Find each line in the material below that contains the word "suit" and copy those lines in full.

> [The data]:
..............................

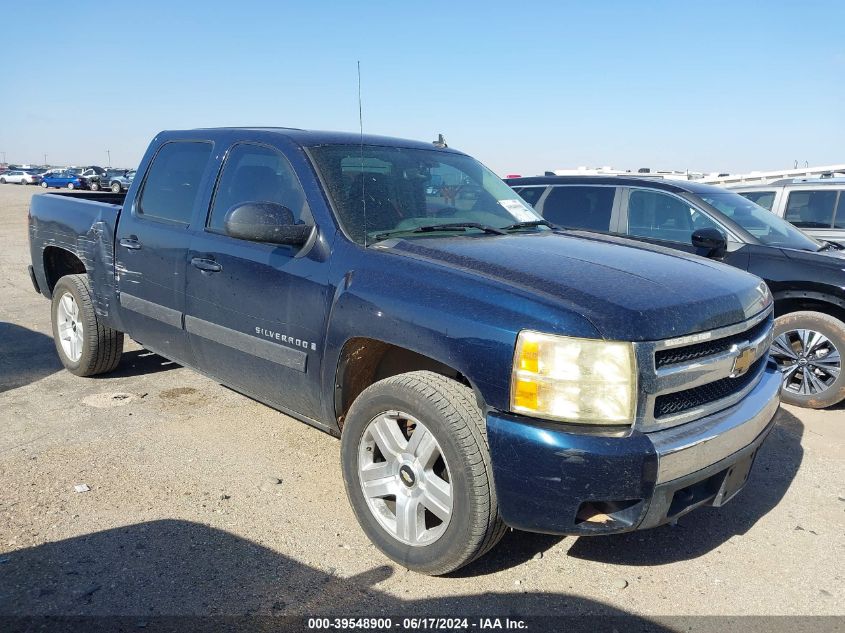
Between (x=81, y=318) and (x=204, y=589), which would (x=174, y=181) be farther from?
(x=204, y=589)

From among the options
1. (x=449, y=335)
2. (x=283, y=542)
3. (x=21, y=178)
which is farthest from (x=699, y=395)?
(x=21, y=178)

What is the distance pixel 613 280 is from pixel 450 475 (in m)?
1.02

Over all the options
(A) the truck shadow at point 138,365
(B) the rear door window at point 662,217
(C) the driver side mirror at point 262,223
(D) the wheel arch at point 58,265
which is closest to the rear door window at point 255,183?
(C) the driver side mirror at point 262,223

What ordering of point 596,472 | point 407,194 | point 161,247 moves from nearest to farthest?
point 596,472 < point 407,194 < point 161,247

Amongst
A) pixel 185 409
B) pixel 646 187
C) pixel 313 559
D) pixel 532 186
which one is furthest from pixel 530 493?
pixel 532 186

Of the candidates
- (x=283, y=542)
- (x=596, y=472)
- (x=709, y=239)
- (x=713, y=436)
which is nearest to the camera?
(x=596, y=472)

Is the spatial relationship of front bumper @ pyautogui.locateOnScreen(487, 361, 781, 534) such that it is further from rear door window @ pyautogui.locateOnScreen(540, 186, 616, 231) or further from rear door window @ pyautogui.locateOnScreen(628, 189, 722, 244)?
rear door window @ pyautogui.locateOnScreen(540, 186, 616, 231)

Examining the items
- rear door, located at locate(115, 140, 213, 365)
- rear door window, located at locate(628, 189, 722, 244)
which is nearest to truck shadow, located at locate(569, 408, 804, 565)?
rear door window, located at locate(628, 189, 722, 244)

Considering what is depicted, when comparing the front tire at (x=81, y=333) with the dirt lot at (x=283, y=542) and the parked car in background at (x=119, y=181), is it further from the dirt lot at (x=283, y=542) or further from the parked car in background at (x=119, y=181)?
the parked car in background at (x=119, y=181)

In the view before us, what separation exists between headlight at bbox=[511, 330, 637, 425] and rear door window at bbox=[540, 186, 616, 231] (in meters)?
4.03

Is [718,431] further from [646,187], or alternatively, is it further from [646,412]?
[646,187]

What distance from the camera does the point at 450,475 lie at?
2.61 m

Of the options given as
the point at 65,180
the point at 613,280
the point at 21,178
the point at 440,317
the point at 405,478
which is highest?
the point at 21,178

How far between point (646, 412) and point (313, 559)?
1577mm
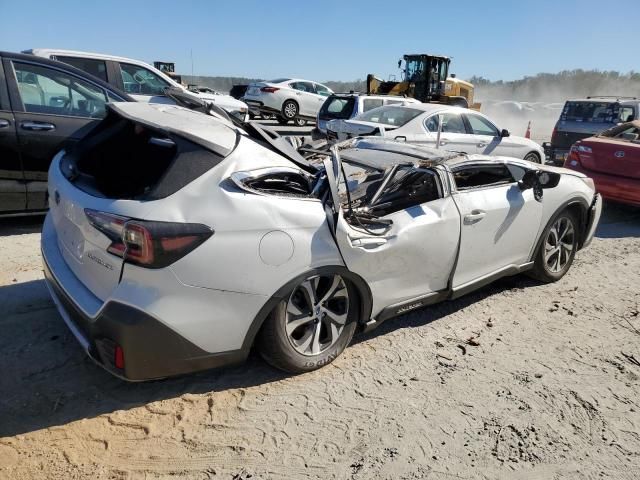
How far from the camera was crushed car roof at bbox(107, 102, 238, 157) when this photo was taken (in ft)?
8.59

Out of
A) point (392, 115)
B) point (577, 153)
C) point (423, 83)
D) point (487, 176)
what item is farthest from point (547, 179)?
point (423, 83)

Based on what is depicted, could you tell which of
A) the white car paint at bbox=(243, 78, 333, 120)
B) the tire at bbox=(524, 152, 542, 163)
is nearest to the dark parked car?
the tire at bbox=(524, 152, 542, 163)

..............................

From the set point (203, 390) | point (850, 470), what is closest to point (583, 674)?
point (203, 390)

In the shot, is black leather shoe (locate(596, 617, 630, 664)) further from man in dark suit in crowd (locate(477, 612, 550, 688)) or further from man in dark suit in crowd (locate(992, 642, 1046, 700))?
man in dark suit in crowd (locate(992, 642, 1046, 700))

..............................

> [Answer]:
In the shot, is black leather shoe (locate(596, 617, 630, 664)) further from man in dark suit in crowd (locate(477, 612, 550, 688)) or further from man in dark suit in crowd (locate(992, 642, 1046, 700))?
man in dark suit in crowd (locate(992, 642, 1046, 700))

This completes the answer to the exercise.